Selon les informations recueillies par Mediapart, neuf anciens ou actuels salariés des restaurants du chef Pierre Sang décrivent des conditions de travail difficiles. Ils évoquent notamment un système de contrôle reposant sur l’envoi régulier de photos. Ces clichés doivent permettre de prouver que les tâches ont bien été effectuées, en cuisine comme en salle. Selon Mediapart, des échanges sur une boucle WhatsApp montrent également que le chef demandait à ses équipes de respecter ces consignes, sous peine de voir leurs pourboires suspendus. Plusieurs salariés font aussi état de propos qu’ils jugent humiliants et de tensions répétées sur leur lieu de travail.

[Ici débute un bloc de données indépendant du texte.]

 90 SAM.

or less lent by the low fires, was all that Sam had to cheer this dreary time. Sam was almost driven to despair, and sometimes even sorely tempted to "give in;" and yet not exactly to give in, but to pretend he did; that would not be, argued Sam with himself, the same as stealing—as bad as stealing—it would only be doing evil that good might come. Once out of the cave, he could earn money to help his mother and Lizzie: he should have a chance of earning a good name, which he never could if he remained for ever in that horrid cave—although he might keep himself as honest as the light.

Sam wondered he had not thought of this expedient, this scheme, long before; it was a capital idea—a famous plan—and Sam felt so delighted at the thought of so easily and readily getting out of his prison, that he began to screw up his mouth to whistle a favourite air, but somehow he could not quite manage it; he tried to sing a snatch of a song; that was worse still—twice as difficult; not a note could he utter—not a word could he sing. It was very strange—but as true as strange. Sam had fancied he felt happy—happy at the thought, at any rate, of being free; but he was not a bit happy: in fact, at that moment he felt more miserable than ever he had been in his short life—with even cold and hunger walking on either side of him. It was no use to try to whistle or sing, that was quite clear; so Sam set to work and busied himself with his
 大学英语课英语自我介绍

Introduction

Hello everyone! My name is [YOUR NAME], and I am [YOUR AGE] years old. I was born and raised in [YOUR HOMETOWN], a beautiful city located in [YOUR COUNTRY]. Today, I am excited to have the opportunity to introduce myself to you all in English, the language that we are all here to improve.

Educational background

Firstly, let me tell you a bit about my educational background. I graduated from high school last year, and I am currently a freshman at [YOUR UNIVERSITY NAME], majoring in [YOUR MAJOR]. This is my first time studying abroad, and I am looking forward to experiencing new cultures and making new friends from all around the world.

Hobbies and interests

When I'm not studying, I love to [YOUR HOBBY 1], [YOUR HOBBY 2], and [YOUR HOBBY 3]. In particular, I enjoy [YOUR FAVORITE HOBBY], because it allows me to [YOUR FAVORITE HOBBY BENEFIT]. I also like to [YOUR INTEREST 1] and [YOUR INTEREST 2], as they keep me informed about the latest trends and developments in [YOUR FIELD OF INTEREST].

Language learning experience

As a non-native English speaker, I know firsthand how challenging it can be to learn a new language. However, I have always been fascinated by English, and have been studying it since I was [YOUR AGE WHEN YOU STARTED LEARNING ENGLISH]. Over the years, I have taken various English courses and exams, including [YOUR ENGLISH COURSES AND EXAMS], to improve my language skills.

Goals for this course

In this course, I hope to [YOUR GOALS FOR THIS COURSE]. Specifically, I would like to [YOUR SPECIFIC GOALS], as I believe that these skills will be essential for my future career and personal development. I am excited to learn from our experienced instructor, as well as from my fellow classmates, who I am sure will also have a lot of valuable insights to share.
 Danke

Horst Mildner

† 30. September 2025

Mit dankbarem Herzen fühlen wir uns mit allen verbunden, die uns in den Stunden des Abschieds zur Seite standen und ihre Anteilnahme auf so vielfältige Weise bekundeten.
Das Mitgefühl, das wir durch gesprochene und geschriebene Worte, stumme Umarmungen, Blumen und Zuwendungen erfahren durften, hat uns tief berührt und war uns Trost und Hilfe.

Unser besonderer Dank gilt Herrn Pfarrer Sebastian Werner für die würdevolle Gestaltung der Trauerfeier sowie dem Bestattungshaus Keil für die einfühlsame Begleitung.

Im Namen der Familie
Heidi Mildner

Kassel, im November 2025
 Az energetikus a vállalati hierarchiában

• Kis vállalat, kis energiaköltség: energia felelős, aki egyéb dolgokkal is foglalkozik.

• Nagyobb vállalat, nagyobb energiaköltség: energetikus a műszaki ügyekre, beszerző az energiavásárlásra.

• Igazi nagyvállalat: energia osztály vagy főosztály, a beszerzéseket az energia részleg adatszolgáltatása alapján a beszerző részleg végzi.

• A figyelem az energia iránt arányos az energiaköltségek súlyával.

Plusieurs salariés ont également décrit des journées de travail très longues et des heures supplémentaires qui n’auraient pas été rémunérées. Le média indique avoir vérifié, à partir de plannings, des semaines atteignant jusqu’à 70 heures de travail. Un ancien apprenti affirme avoir travaillé de 9 heures à 1 heure du matin, avec peu de pauses. Interrogée par Mediapart, la communication de Pierre Sang assure que l’entreprise dispose d’un logiciel pour suivre le temps de travail. Elle précise aussi qu’aucune procédure prud’homale n’a été engagée contre l’entreprise.
Conditions d’hygiène
Enfin, selon Mediapart, plusieurs salariés ont signalé des problèmes concernant l’hygiène et certains produits utilisés dans les restaurants. Le média publie des photographies montrant notamment des nuisibles et des produits surgelés. Des témoins affirment également que certains aliments présentés comme frais ou issus d’une origine particulière seraient en réalité surgelés ou proviendraient d’autres pays. Mediapart rapporte notamment le cas d’un dessert servi aux convives, alors que la date limite de consommation était dépassée.
De son côté, le service de communication de Pierre Sang affirme que les cuisines sont « saines » et que les contrôles sanitaires sont réguliers et conformes. En effet, trois inspections sanitaires réalisées en 2025 ont conclu à des locaux « satisfaisants ». Pierre Sang, contacté par Mediapart, n’a pas souhaité répondre directement aux questions du journal.